* [WHAT IS REQUIRED]
Reproduce verbatim the portion of the listing below that starts at the line containing "As framed in" and ends with the line containing "Result: 58.3", including both of those lines.

▼

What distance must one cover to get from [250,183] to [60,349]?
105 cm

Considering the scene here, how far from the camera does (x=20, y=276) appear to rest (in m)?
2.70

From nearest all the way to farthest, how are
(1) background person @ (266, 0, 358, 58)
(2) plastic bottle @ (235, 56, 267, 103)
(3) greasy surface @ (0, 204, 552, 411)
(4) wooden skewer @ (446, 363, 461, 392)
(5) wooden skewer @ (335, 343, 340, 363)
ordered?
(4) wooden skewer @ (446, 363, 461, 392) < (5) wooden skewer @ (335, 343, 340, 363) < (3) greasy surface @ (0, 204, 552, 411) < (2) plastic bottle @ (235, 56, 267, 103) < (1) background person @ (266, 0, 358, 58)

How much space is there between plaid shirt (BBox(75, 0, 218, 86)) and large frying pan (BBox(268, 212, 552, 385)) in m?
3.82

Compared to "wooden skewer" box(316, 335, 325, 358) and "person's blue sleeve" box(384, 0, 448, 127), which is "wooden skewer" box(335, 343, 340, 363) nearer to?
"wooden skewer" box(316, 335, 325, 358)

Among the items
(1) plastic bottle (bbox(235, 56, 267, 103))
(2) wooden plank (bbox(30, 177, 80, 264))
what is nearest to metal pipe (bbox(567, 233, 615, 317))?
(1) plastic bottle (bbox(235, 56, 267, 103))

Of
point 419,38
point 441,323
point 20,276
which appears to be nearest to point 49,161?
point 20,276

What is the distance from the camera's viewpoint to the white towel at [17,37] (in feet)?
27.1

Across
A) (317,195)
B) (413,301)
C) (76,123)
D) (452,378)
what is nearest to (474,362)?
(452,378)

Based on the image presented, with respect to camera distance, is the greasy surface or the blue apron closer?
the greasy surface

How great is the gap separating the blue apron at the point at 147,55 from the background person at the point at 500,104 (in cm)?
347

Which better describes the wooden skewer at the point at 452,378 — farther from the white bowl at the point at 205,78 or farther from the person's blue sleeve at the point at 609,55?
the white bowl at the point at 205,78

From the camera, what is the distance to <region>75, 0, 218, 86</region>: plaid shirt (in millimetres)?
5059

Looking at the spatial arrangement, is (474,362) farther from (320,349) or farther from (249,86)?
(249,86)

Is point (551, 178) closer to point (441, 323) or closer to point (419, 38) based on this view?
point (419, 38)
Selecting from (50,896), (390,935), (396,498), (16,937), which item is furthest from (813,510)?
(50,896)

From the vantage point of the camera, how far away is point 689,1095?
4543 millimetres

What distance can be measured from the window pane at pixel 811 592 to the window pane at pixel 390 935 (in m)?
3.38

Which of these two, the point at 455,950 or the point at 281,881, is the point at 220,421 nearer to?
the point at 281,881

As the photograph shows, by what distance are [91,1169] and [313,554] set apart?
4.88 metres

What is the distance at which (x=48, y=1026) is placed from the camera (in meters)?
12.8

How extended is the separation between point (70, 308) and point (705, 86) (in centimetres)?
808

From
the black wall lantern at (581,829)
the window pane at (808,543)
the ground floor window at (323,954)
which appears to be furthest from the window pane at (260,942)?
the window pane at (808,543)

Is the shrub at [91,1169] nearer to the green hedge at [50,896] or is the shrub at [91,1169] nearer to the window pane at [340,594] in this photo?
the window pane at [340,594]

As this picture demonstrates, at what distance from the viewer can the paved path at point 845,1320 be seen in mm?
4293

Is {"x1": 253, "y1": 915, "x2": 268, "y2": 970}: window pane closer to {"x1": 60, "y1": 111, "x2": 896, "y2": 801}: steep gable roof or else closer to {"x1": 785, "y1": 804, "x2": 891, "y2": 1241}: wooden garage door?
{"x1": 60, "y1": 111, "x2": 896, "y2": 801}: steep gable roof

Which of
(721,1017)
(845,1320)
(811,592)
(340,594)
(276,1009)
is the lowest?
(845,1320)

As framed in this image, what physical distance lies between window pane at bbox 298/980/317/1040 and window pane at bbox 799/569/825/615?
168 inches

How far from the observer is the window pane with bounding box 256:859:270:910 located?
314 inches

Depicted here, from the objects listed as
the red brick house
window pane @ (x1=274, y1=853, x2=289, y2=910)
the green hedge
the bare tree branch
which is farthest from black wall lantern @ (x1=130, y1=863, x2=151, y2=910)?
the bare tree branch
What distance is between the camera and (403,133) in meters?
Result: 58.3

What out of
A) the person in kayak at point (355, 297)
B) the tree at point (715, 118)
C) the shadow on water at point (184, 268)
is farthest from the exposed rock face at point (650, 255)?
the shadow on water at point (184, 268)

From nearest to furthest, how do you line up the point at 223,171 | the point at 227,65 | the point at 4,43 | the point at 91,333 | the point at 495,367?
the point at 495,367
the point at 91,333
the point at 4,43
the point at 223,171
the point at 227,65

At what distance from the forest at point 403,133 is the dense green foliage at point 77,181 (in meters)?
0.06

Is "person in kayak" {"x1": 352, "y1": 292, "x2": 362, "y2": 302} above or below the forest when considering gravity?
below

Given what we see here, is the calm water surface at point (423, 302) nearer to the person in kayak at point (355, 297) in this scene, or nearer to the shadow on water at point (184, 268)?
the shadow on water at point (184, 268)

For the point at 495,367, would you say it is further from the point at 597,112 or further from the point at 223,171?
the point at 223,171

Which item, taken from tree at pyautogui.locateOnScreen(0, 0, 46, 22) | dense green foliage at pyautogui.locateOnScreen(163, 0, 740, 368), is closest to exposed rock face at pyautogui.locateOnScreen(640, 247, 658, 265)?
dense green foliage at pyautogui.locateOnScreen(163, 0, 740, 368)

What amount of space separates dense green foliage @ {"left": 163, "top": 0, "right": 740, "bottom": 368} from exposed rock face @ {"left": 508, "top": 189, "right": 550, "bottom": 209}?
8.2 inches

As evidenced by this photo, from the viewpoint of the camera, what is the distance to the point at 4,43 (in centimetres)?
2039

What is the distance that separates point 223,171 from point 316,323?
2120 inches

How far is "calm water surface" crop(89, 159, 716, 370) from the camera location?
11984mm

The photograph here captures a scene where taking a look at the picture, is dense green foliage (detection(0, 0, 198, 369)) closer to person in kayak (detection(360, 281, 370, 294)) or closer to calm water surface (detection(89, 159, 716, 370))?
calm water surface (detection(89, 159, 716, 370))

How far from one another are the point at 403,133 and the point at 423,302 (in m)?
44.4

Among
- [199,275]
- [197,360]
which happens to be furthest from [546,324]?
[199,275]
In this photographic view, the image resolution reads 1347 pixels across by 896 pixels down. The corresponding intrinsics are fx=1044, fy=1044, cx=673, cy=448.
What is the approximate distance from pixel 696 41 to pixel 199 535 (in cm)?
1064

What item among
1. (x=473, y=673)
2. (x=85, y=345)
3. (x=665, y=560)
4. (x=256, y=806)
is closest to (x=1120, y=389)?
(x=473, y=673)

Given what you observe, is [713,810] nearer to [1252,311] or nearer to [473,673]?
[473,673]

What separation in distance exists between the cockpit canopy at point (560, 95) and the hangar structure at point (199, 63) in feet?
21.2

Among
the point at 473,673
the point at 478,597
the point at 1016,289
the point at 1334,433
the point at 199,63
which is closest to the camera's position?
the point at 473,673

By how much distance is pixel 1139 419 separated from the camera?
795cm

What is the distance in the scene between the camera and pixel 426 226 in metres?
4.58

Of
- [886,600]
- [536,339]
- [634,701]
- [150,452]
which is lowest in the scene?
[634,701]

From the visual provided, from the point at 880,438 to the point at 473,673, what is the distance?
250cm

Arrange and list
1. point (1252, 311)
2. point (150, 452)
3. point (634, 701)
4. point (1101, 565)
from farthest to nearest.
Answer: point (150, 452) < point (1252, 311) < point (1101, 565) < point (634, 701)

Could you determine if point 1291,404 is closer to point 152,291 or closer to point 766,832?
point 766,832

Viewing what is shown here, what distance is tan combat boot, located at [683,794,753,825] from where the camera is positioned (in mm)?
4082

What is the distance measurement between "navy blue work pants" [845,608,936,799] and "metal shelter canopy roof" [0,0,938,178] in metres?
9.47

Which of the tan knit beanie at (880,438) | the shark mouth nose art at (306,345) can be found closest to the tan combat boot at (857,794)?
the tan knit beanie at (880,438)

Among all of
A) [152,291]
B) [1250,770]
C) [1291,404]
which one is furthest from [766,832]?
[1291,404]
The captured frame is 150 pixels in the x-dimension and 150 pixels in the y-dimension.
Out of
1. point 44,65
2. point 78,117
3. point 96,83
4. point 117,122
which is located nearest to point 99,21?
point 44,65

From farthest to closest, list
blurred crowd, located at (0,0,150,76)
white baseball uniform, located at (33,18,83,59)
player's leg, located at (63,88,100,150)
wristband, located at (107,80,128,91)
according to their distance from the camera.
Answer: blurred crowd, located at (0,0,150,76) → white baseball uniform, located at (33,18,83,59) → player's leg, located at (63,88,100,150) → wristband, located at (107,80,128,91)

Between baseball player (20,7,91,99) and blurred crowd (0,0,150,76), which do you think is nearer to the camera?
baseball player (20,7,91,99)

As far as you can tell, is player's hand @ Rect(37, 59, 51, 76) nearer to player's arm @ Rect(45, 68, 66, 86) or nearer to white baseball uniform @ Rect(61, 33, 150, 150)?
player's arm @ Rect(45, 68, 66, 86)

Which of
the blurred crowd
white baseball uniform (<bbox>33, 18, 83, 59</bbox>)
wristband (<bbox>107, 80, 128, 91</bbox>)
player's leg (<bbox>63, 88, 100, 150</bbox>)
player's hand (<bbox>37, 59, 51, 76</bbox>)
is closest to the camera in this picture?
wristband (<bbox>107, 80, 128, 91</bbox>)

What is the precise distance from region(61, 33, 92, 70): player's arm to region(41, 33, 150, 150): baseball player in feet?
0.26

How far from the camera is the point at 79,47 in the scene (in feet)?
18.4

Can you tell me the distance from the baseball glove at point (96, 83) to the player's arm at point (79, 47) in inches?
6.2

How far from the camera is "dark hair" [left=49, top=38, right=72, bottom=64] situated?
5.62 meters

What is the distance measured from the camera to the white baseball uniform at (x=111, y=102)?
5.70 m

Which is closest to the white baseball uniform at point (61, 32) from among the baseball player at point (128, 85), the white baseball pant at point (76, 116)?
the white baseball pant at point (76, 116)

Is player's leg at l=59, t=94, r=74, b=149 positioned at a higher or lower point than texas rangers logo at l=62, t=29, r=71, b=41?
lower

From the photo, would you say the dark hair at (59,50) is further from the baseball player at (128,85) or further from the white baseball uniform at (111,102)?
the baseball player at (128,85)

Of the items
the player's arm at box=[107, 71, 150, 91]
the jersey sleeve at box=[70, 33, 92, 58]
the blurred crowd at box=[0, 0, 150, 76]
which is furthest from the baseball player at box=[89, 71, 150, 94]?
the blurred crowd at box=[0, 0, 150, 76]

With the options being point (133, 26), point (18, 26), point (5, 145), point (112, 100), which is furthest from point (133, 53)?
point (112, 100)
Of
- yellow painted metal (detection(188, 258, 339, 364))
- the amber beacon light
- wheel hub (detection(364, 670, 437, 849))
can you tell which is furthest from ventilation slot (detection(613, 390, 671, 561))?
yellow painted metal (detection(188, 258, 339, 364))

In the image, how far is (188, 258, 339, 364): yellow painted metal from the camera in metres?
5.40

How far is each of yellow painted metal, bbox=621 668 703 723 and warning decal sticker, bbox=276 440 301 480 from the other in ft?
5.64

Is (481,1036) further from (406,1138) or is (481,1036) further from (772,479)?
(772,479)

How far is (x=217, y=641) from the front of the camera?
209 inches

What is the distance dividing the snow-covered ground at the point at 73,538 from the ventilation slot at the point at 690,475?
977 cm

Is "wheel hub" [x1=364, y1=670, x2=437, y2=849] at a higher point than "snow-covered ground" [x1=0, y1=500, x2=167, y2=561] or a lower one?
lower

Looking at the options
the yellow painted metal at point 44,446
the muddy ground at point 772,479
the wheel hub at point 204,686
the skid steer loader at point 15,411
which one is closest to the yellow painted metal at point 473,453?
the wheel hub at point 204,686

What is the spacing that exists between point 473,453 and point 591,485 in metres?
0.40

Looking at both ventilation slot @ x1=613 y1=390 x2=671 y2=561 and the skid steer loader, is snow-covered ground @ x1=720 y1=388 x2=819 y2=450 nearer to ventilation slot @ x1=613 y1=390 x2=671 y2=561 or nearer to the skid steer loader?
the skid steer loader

▲

* [WRITTEN REPLY]
As framed in this image, what physical distance lies between window pane at bbox 298/980/317/1040 and window pane at bbox 799/569/825/615?
168 inches

How far from the observer is the window pane with bounding box 256:859:270:910 located?
314 inches

Depicted here, from the objects listed as
the red brick house
window pane @ (x1=274, y1=853, x2=289, y2=910)
the green hedge
the bare tree branch
which is farthest from black wall lantern @ (x1=130, y1=863, x2=151, y2=910)?
the bare tree branch
What distance is between the camera and (403,133) in meters?
Result: 58.3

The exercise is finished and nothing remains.